Akil insanlar çalışmaları esnasında TOBB başkanı Rıfat bey ile hukukumuz oluşmuştu. TOBB’un sınırsız imkanları vardı. Türkiye ve Ortadoğu’yu kapsayacak çatışma çözüm veya diyalog merkezi önermiştim. Bunun mükemmelini yapacak alt yapıya sahiptik. Rıfat beye birkaç defa sunu yaptım. Tek şartı başbakanlardan (o dönemde değişim olmuştu) uygun onayı ve tensiplerini almam olmuştu. Maalesef o onay hiçbir zaman denk getirilemedi.
Bugün Kürt sorunu gibi ülkemizin en tarihsel sorunları hakkında yerli ve milli tabirle bir STK veya platformu destekleyebilecek mütedeyyin sponsor bulamazsınız. Buna devlet destekli çözüm süreci de dahildi. Bu alanda mevcut olan birkaç liberal STK’da hala AB veya ilgili dış yasal fonlarla projelerini sürdürebilmektedir.

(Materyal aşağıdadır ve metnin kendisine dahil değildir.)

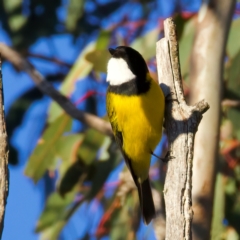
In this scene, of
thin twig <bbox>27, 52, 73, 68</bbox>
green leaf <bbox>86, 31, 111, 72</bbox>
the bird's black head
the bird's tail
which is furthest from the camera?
thin twig <bbox>27, 52, 73, 68</bbox>

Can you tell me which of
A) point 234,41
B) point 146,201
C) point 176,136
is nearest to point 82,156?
point 146,201

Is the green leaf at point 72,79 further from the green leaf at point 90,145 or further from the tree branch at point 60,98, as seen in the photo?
the tree branch at point 60,98

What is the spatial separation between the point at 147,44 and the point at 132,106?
0.75 metres

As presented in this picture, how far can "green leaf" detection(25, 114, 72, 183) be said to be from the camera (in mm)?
3102

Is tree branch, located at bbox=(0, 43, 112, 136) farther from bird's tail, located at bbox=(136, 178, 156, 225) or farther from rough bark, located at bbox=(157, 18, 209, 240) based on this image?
rough bark, located at bbox=(157, 18, 209, 240)

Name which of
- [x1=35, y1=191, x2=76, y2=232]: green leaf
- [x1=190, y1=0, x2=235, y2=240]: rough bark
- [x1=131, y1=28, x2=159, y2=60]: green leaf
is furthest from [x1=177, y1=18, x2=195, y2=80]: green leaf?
[x1=35, y1=191, x2=76, y2=232]: green leaf

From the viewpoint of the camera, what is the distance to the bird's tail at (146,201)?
266cm

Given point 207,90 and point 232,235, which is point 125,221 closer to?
point 232,235

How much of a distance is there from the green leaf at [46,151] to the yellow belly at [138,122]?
599 mm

Emperyal ve Anayasal geçmişi olan bizim gibi bir ülke için kontrol ve denge kurumları olan STK’lar düşünce ve özgür medya kuruluşları elzemdir. Bu tip kuruluşlara iktidar ve muhalefetinde ayrı ayrı ihtiyaçları vardır. Bu kuruluşların tercihan yerli ancak otonom finans modellerinin olamayışı bizim ülkenin tarihsel bir gerçeğidir.